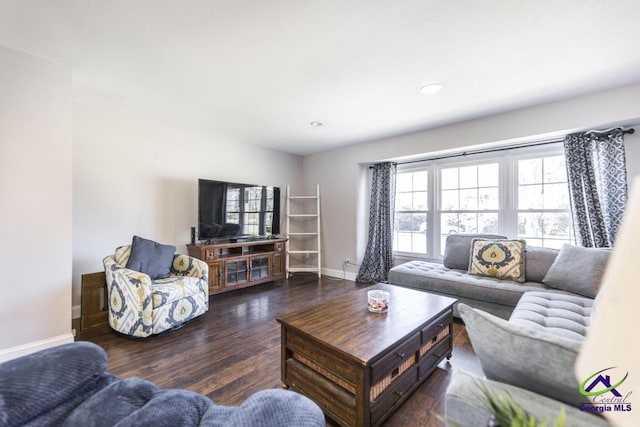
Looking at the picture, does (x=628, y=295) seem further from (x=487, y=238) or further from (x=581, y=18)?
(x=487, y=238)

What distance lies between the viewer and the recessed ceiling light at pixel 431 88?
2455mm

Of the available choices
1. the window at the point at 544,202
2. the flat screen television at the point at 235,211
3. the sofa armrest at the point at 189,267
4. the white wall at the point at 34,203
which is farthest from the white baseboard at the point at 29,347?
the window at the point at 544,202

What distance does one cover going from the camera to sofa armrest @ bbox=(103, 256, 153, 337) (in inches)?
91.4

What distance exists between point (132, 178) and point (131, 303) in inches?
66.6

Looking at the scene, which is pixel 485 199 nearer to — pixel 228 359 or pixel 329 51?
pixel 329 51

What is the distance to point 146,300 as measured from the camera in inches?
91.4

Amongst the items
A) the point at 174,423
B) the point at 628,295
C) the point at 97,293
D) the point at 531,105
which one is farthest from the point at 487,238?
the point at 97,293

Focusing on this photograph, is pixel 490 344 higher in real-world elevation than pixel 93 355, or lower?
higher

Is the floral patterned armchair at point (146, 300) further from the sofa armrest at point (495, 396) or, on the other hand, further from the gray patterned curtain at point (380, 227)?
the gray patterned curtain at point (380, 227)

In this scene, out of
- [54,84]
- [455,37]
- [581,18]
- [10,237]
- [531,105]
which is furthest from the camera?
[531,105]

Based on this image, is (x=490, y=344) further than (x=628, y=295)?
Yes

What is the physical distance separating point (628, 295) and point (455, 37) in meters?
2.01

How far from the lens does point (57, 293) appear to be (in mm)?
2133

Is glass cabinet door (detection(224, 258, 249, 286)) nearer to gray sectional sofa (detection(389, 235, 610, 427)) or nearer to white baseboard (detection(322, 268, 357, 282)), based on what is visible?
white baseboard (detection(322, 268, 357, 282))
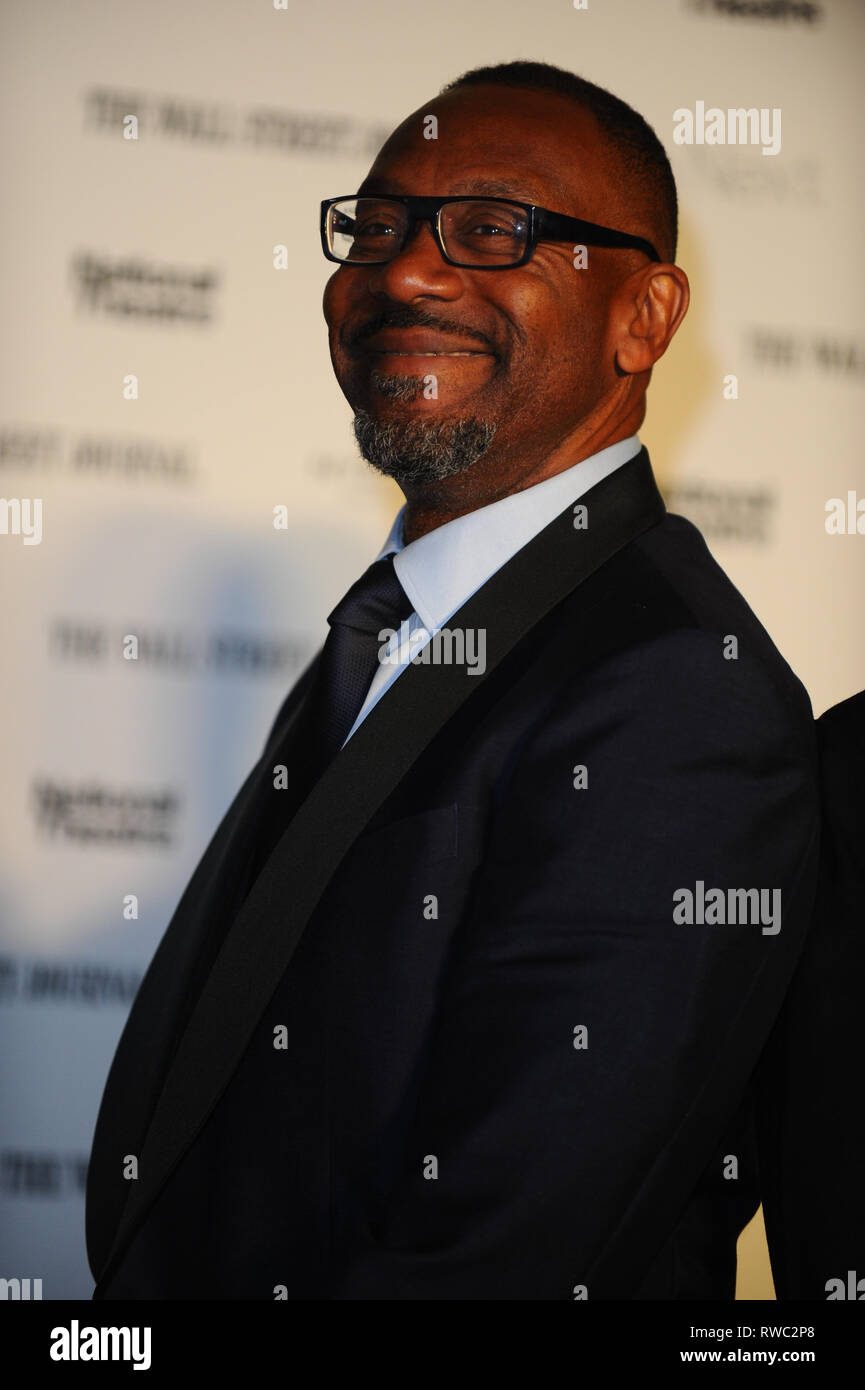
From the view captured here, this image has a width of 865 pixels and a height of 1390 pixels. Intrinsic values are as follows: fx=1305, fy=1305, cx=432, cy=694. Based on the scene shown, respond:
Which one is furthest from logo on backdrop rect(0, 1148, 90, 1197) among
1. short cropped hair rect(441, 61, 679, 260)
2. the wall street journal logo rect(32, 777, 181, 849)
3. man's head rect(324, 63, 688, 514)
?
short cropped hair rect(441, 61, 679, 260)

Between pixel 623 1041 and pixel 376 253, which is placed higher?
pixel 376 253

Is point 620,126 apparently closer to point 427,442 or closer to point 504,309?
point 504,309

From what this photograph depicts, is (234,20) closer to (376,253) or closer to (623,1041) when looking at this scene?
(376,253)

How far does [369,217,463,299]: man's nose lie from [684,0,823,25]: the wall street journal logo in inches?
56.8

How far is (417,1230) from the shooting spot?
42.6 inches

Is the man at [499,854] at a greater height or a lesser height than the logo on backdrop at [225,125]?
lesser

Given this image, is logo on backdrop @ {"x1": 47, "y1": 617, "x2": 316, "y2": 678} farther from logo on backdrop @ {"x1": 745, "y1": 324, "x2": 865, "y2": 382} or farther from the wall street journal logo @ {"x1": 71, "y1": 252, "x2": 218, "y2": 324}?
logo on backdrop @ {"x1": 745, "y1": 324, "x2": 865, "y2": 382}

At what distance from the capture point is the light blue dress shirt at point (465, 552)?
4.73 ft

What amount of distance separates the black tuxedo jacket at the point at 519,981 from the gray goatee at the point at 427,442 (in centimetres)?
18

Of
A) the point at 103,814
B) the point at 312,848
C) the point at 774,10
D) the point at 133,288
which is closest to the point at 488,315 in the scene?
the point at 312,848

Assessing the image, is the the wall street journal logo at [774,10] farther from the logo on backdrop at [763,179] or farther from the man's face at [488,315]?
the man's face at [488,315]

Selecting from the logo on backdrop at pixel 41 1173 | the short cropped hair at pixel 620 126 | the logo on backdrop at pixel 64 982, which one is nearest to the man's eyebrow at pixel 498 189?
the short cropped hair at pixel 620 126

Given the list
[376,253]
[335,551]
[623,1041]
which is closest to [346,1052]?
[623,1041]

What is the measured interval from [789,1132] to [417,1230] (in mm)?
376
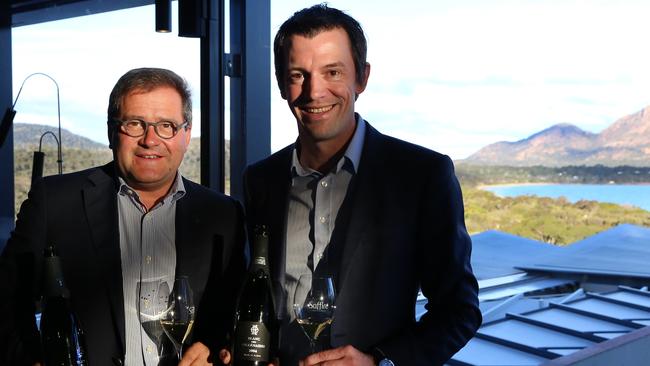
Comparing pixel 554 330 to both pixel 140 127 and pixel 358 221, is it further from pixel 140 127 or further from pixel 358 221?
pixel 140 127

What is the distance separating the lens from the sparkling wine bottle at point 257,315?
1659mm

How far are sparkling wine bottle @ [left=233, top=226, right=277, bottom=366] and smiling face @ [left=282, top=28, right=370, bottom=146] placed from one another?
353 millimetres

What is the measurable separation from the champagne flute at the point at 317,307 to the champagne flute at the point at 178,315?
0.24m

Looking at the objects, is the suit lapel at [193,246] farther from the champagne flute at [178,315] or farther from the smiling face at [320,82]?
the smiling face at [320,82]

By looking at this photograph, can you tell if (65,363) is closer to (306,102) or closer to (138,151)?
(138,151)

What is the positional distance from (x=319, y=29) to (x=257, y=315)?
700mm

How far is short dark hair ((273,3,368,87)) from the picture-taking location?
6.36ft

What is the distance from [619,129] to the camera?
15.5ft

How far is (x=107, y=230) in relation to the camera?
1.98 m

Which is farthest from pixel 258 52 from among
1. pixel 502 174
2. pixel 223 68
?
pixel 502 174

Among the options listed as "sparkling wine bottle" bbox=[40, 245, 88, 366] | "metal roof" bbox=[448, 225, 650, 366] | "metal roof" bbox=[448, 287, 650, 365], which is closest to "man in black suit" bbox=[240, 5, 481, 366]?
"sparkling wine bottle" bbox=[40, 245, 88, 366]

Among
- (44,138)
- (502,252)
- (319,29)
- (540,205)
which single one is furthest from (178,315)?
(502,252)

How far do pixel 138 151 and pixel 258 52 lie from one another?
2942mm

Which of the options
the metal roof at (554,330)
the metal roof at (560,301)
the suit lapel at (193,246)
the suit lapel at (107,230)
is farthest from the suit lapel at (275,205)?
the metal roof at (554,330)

• OBJECTIVE: Repeat all of the lines above word for word, leaving out the picture placeholders.

• COMPLETE OUTPUT:
Looking at the picture, does (x=628, y=295) seem further from (x=487, y=238) or further from (x=581, y=18)?
(x=487, y=238)

What distance lies between the viewer and the recessed ceiling light at pixel 431 88?
2455mm

Of the available choices
1. the window at the point at 544,202
2. the flat screen television at the point at 235,211
3. the sofa armrest at the point at 189,267
4. the white wall at the point at 34,203
which is farthest from the white baseboard at the point at 29,347?
the window at the point at 544,202

What distance does one cover going from the camera to sofa armrest @ bbox=(103, 256, 153, 337) (in inches)?
91.4

What distance exists between point (132, 178) and point (131, 303) in inches?
66.6

Looking at the scene, which is pixel 485 199 nearer to — pixel 228 359 or pixel 329 51?
pixel 329 51

What is the distance to point 146,300 as measured from the camera in inches?
91.4

Amongst the items
A) the point at 174,423
B) the point at 628,295
C) the point at 97,293
D) the point at 531,105
which one is farthest from the point at 487,238?
the point at 97,293

Focusing on this photograph, is pixel 490 344 higher in real-world elevation than pixel 93 355, or lower?
higher

Is the floral patterned armchair at point (146, 300) further from the sofa armrest at point (495, 396) or, on the other hand, further from the gray patterned curtain at point (380, 227)?
the gray patterned curtain at point (380, 227)

In this scene, out of
- [54,84]
- [455,37]
- [581,18]
- [10,237]
- [531,105]
which is furthest from the camera?
[531,105]

Based on this image, is (x=490, y=344) further than (x=628, y=295)?
Yes

What is the physical distance separating point (628, 295) and point (455, 37) in meters?
2.01

How far from the lens does point (57, 293) appear to be (in mm)?
2133

Is glass cabinet door (detection(224, 258, 249, 286)) nearer to gray sectional sofa (detection(389, 235, 610, 427)) or nearer to white baseboard (detection(322, 268, 357, 282)), based on what is visible?
white baseboard (detection(322, 268, 357, 282))
From the view captured here, this image has a width of 865 pixels and a height of 1390 pixels. Intrinsic values are as follows: fx=1305, fy=1305, cx=432, cy=694. Based on the scene shown, respond:
Which one is furthest from logo on backdrop rect(0, 1148, 90, 1197) among
1. short cropped hair rect(441, 61, 679, 260)
2. the wall street journal logo rect(32, 777, 181, 849)
3. man's head rect(324, 63, 688, 514)
?
short cropped hair rect(441, 61, 679, 260)

Between pixel 623 1041 and pixel 376 253, which is placed higher?
pixel 376 253

Is point 620,126 apparently closer to point 427,442 or closer to point 504,309?
point 504,309

From what this photograph depicts, is (234,20) closer to (376,253) or closer to (623,1041) when looking at this scene?
(376,253)

How far does [369,217,463,299]: man's nose lie from [684,0,823,25]: the wall street journal logo in inches?
56.8

How far is (417,1230) from the shooting spot?
42.6 inches

Is the man at [499,854] at a greater height or a lesser height than the logo on backdrop at [225,125]?
lesser

Given this image, is logo on backdrop @ {"x1": 47, "y1": 617, "x2": 316, "y2": 678} farther from logo on backdrop @ {"x1": 745, "y1": 324, "x2": 865, "y2": 382} or farther from the wall street journal logo @ {"x1": 71, "y1": 252, "x2": 218, "y2": 324}?
logo on backdrop @ {"x1": 745, "y1": 324, "x2": 865, "y2": 382}

At what distance from the capture point is the light blue dress shirt at point (465, 552)?
4.73 ft

What amount of distance separates the black tuxedo jacket at the point at 519,981 from the gray goatee at the point at 427,442 (in centimetres)?
18

Of
A) the point at 103,814
B) the point at 312,848
C) the point at 774,10
D) the point at 133,288
which is closest to the point at 488,315 in the scene?
the point at 312,848

Assessing the image, is the the wall street journal logo at [774,10] farther from the logo on backdrop at [763,179] or farther from the man's face at [488,315]?
the man's face at [488,315]

Selecting from the logo on backdrop at pixel 41 1173 | the short cropped hair at pixel 620 126 | the logo on backdrop at pixel 64 982, which one is nearest to the man's eyebrow at pixel 498 189?
the short cropped hair at pixel 620 126

Given the list
[376,253]
[335,551]
[623,1041]
which is closest to [346,1052]?
[623,1041]

What is the measured interval from [789,1132] to [417,1230] (in mm)?
376
Comparing pixel 554 330 to both pixel 140 127 and pixel 358 221, is it further from pixel 140 127 or further from pixel 358 221?
pixel 140 127

What is the distance separating the lens from the sparkling wine bottle at point 257,315?
1659mm

How far are sparkling wine bottle @ [left=233, top=226, right=277, bottom=366] and smiling face @ [left=282, top=28, right=370, bottom=146] placed from one another?
353 millimetres

What is the measurable separation from the champagne flute at the point at 317,307 to the champagne flute at the point at 178,315?
0.24m

Looking at the objects, is the suit lapel at [193,246] farther from the champagne flute at [178,315] or farther from the smiling face at [320,82]?
the smiling face at [320,82]

By looking at this photograph, can you tell if (65,363) is closer to (306,102) or closer to (138,151)?
(138,151)

What is the positional distance from (x=319, y=29) to (x=257, y=315)?
700mm

How far is short dark hair ((273,3,368,87)) from the picture-taking location?
6.36ft

What is the distance from [619,129] to the camera?
15.5ft

How far is (x=107, y=230) in relation to the camera?
1.98 m

Which is farthest from pixel 258 52 from among
1. pixel 502 174
2. pixel 223 68
?
pixel 502 174

Among the options listed as "sparkling wine bottle" bbox=[40, 245, 88, 366] | "metal roof" bbox=[448, 225, 650, 366] | "metal roof" bbox=[448, 287, 650, 365], which is closest to "man in black suit" bbox=[240, 5, 481, 366]?
"sparkling wine bottle" bbox=[40, 245, 88, 366]

Among
- (44,138)
- (502,252)
- (319,29)
- (540,205)
which single one is furthest from (178,315)?
(502,252)

How far do pixel 138 151 and pixel 258 52 lie from one another?
2942mm

Which of the options
the metal roof at (554,330)
the metal roof at (560,301)
the suit lapel at (193,246)
the suit lapel at (107,230)
is farthest from the suit lapel at (275,205)?
the metal roof at (554,330)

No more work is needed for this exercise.